Actualiza la crítica de la película en todo el tramo que va de "Pese a todos" hasta "ahí no pasamos.": escríbelo de nuevo sustituyendo "salvador" por "redentor".

**Texto proporcionado:**
^^^^^^^^^^^^^^^^

Una vida en tres días es una película ñoña e inverosímil. Los adjetivos se han extraído de las críticas que se recogen aquí. Pero eso no es lo más grave. Películas malas hay muchas. Luego están las peores. Como ésta. A partir de aquí hay muchísimos spoilers, pero como no les recomiendo nada ir a verla al cine, les animo a que sigan leyendo.
La sinopsis que aparece en el mismo enlace de antes muestra cuál es la esencia profundamente machista de la película: nos narra la historia de una mujer absolutamente dependiente, de una mujer que se convierte en frustración, tristeza y nada cuando su marido la abandona por la depresión que le entra tras descubrir que no podrá tener más hijos. Sólo el único que ha conseguido parir parece capaz de animarla. Si esa mujer no fuera madre, quizás se hubiera suicidado, por no haber sacado adelante el proyecto que la santa naturaleza tiene para ella y para todas las demás mujeres.
Pese a todos sus esfuerzos, el niño no es capaz de librarla de su dolor. Necesita un salvador de verdad. Y se le aparece un fin de semana. Este sujeto, que al principio nos cae muy bien y quiere que así sea hasta el final de la película, se ha fugado de la cárcel. Cumplía condena por haber matado a su mujer. Esas cosas que pasan: le quiso dar una lección por ser muy “ligera de cascos”, no calculó bien sus fuerzas y la mató de un tortazo. Pobre. De él, claro. La película se solidariza con el asesino y culpa a la víctima porque no era una mujer modosita, sumisa y obediente. “Se lo tenía bien merecido, quizás no morir, pero sí una buena hostia”, parece querer decir el director. Los deseos de rehabilitación social del asesino nos parecerían creíbles, e incluso legítimos, si la narración no fuera tan cruel para con la pobre mujer asesinada. Por ahí no pasamos.
En otras circunstancias, no le habríamos dado la menor importancia a esta película. Quizás nos hubiera enfadado un poquito mientras la veíamos, pero ya está. Lo que ocurre es que esta semana nos ha dado por echar un vistazo a las estadísticas de violencia de género. Nos ha sorprendido que las actualizan todos los días. Quizás es que ha dado la terrible casualidad de que esta semana ha habido que revisarlas a diario. Este año, a 21 de marzo, eran ya 16 las mujeres asesinadas. Once de ellas, entre 31 y 50 años. Jóvenes. Lo que significa que el machismo no es una enfermedad del pasado. Es muy, muy actual. Y va a peor. Lo podemos comprobar en este gráfico:
El de 2014 es el peor año para las mujeres desde 2008. Desde el año 2004, 657 mujeres han sido asesinadas. El número de víctimas mortales de la violencia machista supera, año tras año, a los asesinatos de ETA que, desde 1968 ascienden a 829, según los datos recogidos por la Fundación de Víctimas del Terrorismo. Sólo hay unos pocos años verdaderamente comparables: los años de plomo entre finales de los setenta y principios de los ochenta.

^^^^^^^^^^^^^^^^

**Datos disponibles:**
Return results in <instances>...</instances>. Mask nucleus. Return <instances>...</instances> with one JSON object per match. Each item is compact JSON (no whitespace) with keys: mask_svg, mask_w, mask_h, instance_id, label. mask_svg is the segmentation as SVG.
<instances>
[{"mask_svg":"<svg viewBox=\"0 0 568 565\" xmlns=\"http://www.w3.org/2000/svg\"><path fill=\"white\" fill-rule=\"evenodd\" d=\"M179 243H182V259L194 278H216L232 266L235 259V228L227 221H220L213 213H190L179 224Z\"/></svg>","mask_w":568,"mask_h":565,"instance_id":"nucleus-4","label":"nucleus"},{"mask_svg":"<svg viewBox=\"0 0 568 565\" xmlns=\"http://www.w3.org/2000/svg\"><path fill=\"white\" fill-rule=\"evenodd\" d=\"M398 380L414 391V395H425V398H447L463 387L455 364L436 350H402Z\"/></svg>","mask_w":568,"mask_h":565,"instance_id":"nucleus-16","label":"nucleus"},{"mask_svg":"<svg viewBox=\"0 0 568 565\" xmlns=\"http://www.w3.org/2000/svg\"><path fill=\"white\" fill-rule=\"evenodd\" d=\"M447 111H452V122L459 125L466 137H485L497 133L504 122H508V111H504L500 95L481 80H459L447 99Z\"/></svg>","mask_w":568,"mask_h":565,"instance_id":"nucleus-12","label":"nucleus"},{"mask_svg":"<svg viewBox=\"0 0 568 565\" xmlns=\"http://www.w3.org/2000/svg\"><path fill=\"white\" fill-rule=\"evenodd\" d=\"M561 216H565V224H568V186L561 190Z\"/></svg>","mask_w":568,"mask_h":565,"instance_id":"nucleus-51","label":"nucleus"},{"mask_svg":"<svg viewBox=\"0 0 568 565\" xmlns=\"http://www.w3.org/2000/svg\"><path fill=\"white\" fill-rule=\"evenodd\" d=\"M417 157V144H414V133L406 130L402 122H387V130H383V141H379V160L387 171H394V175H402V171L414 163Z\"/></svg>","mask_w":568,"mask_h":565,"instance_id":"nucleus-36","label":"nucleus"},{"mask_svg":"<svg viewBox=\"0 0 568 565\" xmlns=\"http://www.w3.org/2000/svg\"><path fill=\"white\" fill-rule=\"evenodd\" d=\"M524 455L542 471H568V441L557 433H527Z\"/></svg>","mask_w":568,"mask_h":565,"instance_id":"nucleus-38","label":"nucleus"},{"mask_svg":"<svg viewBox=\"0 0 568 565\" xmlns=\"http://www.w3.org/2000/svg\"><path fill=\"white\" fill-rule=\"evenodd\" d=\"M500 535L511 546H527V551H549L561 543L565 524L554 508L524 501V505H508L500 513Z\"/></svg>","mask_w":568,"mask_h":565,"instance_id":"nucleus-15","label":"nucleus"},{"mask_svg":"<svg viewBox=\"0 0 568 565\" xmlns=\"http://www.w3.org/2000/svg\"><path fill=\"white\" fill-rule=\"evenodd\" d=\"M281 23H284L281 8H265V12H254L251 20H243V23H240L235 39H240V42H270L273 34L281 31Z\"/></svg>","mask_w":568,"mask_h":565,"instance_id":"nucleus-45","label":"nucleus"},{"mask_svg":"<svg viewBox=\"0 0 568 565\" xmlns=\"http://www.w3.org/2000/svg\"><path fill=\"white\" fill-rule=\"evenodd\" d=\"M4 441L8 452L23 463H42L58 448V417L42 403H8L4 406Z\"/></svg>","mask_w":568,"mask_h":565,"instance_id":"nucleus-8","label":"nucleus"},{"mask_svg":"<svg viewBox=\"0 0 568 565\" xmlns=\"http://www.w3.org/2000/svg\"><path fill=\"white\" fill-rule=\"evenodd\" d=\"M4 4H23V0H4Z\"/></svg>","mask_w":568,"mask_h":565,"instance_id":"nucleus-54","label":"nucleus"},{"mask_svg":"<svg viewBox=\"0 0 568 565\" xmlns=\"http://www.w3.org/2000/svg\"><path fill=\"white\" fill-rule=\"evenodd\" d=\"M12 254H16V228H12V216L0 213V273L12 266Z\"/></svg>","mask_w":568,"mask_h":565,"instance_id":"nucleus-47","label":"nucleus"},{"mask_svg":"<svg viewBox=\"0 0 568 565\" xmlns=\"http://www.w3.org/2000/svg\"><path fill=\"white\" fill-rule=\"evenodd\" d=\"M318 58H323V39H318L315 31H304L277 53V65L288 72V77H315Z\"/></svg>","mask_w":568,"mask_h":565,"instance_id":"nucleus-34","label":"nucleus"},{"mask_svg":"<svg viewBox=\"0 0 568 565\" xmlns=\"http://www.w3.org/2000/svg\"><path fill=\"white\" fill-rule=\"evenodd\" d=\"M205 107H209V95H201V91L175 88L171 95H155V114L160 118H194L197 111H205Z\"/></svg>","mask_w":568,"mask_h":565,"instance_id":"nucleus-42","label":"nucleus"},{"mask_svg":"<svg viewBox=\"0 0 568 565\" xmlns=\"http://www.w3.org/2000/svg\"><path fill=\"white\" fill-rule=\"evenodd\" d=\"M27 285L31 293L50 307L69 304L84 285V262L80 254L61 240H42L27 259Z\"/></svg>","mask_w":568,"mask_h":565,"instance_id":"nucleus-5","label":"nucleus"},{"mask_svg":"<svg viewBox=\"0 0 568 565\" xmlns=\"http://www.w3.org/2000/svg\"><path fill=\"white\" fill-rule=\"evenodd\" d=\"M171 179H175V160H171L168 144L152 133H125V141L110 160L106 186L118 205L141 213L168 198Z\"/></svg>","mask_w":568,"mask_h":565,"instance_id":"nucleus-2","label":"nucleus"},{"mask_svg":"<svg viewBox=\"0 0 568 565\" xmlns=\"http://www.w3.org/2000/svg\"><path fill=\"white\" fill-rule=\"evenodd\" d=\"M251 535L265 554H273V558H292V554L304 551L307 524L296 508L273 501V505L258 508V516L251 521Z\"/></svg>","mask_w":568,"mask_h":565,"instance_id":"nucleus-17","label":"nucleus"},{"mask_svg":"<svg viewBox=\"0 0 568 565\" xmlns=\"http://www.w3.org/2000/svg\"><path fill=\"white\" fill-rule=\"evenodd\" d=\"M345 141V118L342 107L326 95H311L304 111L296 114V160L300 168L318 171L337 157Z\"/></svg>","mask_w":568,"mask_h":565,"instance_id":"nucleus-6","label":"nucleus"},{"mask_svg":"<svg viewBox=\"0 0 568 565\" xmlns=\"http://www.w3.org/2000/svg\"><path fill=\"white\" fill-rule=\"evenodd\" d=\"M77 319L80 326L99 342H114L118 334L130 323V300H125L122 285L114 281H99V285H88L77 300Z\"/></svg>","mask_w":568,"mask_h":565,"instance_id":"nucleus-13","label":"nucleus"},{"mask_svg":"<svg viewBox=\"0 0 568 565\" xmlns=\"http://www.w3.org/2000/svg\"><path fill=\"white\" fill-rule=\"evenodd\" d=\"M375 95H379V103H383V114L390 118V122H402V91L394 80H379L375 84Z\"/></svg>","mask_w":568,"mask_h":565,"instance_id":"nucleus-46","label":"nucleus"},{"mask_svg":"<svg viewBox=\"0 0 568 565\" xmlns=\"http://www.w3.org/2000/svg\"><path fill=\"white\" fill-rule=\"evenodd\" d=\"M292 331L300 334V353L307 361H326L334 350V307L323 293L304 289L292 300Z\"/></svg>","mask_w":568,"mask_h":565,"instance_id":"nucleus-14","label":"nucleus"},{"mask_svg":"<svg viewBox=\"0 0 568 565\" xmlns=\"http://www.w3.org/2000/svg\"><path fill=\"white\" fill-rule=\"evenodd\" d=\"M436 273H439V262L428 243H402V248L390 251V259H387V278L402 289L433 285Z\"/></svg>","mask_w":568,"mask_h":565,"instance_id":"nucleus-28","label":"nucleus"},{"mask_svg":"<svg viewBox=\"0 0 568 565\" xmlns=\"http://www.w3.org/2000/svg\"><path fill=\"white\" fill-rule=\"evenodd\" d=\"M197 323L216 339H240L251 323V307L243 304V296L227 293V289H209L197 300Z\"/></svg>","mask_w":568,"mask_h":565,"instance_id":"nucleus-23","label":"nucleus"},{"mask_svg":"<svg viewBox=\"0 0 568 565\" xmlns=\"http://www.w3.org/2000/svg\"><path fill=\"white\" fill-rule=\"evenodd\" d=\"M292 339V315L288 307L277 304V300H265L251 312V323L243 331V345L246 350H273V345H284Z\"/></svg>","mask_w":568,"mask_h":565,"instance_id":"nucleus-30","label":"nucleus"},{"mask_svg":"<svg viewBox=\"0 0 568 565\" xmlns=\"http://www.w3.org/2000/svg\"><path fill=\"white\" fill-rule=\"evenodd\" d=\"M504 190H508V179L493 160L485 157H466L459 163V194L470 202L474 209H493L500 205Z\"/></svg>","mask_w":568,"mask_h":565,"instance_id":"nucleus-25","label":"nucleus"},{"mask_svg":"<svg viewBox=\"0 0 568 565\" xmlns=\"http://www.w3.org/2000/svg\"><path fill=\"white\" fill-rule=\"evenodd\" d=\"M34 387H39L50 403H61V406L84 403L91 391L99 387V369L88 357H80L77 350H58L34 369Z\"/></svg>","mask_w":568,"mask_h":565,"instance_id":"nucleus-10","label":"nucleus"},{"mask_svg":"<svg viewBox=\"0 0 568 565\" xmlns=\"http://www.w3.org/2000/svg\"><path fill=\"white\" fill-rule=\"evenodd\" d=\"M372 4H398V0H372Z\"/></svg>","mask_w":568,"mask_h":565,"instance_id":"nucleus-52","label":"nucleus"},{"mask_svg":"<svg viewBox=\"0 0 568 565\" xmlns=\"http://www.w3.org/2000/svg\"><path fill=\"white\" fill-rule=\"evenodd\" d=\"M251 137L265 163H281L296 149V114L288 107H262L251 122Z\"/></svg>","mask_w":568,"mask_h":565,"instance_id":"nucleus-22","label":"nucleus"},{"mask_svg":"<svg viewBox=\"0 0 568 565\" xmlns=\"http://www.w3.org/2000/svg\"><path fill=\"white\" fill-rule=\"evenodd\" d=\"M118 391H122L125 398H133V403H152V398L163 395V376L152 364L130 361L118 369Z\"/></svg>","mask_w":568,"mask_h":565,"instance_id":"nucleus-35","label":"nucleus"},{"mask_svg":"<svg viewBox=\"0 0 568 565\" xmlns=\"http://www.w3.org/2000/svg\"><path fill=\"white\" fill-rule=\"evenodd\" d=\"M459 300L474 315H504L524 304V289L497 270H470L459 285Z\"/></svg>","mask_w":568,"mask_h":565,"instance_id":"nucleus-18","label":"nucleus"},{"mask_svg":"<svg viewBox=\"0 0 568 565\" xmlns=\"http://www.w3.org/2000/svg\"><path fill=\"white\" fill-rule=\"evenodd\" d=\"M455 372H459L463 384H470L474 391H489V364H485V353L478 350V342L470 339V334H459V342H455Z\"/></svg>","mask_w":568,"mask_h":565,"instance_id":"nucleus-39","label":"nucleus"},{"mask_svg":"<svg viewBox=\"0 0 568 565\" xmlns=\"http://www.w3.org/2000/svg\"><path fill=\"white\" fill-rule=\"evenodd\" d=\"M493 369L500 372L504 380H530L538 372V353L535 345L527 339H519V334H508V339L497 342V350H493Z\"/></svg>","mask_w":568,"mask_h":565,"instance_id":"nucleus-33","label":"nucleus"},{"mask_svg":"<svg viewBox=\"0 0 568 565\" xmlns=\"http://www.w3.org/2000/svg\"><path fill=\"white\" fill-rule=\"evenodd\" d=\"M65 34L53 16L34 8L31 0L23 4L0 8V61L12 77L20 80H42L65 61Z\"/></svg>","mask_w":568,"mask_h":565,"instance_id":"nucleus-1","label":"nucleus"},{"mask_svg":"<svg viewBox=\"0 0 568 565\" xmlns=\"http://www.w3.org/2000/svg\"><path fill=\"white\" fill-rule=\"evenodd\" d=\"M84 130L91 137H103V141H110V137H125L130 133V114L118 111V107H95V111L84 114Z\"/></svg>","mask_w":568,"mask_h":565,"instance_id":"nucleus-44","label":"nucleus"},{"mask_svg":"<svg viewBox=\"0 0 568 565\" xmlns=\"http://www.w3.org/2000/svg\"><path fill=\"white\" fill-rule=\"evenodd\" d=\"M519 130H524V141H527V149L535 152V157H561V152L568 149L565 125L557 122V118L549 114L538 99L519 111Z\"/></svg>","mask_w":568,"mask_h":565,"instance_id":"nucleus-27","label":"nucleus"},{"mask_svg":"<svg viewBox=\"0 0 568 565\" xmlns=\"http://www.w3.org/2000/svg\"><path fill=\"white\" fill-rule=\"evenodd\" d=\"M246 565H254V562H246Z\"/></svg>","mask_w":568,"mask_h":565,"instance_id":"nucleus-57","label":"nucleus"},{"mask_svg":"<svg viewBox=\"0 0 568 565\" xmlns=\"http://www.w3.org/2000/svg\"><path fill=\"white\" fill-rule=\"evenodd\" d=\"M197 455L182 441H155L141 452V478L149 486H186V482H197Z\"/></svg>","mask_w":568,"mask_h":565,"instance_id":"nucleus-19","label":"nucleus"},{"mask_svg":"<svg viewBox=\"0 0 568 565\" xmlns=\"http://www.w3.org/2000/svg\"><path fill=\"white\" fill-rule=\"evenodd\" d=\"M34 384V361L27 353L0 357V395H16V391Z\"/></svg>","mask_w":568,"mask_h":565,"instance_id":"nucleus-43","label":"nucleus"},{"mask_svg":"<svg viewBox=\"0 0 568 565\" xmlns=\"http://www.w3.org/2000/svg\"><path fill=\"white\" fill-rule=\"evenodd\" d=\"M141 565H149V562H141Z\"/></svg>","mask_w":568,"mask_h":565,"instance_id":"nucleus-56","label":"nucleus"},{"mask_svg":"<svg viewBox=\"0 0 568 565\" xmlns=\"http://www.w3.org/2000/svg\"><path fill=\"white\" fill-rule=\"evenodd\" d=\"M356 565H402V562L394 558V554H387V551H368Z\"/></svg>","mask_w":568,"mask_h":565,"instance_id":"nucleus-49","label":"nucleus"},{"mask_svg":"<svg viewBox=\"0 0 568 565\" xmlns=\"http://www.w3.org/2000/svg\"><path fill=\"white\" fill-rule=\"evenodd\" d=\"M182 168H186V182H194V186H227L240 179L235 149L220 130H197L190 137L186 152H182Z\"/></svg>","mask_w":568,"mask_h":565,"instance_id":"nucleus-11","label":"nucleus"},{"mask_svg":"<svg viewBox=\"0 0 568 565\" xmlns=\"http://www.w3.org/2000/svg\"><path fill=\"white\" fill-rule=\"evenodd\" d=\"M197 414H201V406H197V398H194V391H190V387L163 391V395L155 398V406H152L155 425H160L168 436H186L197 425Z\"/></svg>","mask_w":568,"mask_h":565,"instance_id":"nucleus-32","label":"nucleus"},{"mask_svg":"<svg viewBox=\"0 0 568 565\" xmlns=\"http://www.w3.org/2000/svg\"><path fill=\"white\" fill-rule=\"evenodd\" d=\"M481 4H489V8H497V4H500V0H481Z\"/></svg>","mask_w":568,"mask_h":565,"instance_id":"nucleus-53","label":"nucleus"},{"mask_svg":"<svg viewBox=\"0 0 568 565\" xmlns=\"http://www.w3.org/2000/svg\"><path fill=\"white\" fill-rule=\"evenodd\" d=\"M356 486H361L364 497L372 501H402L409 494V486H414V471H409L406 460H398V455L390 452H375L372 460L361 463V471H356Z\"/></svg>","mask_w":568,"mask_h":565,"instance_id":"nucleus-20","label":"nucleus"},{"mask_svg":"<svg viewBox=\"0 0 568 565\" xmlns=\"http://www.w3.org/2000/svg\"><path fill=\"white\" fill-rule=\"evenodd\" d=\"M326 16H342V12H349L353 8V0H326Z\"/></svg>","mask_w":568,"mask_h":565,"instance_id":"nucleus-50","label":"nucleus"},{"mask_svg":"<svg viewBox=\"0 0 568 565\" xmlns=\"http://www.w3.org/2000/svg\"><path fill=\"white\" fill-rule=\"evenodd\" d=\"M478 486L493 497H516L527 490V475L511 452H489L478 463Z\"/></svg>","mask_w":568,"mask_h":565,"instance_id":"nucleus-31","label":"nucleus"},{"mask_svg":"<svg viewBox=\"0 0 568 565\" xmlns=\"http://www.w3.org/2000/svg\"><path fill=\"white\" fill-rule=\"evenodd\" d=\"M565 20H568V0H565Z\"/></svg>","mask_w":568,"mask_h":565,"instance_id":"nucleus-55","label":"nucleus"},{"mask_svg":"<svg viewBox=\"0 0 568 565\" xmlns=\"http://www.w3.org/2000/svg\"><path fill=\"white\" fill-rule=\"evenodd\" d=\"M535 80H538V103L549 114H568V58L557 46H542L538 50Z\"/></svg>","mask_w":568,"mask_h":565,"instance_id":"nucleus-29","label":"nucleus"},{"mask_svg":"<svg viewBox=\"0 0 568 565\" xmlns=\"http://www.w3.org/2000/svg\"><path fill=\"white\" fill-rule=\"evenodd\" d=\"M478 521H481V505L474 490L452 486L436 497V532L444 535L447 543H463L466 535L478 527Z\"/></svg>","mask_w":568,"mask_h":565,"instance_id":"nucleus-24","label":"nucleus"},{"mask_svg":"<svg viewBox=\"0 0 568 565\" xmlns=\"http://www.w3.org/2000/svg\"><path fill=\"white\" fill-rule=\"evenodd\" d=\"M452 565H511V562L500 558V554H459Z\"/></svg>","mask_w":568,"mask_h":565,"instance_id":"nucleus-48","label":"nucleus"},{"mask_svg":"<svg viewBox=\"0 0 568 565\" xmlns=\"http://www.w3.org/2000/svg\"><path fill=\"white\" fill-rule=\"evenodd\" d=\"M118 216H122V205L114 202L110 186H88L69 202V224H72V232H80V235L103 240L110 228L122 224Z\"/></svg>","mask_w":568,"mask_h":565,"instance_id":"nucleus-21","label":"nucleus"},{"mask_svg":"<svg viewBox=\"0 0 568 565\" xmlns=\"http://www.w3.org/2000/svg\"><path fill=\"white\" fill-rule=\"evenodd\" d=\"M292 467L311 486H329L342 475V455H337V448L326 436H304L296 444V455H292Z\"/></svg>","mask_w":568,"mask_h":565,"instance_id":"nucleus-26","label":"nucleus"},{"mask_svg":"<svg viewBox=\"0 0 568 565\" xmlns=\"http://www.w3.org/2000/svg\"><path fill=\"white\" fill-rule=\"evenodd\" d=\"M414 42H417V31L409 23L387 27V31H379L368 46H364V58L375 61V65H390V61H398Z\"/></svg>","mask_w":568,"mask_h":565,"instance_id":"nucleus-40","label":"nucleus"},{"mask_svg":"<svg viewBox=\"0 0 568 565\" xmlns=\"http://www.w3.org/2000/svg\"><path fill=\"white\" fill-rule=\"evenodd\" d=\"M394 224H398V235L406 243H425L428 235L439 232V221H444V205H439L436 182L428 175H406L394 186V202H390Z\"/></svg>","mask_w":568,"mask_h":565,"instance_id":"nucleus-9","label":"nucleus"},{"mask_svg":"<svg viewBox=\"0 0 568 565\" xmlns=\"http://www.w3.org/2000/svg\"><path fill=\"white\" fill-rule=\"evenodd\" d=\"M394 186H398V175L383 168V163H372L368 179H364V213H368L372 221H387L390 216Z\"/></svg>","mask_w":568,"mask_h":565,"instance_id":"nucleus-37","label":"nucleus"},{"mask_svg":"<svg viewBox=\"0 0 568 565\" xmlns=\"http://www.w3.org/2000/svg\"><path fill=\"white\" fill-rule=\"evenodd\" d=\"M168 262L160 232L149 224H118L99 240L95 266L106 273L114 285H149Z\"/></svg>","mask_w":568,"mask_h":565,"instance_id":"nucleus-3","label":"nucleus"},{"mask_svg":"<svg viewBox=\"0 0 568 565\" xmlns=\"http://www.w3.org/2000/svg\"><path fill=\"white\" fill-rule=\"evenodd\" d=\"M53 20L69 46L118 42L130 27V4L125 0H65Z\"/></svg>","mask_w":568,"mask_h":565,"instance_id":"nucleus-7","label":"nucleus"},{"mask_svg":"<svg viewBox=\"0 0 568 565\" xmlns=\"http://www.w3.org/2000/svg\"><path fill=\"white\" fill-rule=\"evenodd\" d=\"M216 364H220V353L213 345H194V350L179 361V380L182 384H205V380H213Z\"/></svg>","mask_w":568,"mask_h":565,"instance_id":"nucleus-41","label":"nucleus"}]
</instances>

^^^^^^^^^^^^^^^^

**Solución del problema:**
Pese a todos sus esfuerzos, el niño no es capaz de librarla de su dolor. Necesita un redentor de verdad. Y se le aparece un fin de semana. Este sujeto, que al principio nos cae muy bien y quiere que así sea hasta el final de la película, se ha fugado de la cárcel. Cumplía condena por haber matado a su mujer. Esas cosas que pasan: le quiso dar una lección por ser muy “ligera de cascos”, no calculó bien sus fuerzas y la mató de un tortazo. Pobre. De él, claro. La película se solidariza con el asesino y culpa a la víctima porque no era una mujer modosita, sumisa y obediente. “Se lo tenía bien merecido, quizás no morir, pero sí una buena hostia”, parece querer decir el director. Los deseos de rehabilitación social del asesino nos parecerían creíbles, e incluso legítimos, si la narración no fuera tan cruel para con la pobre mujer asesinada. Por ahí no pasamos.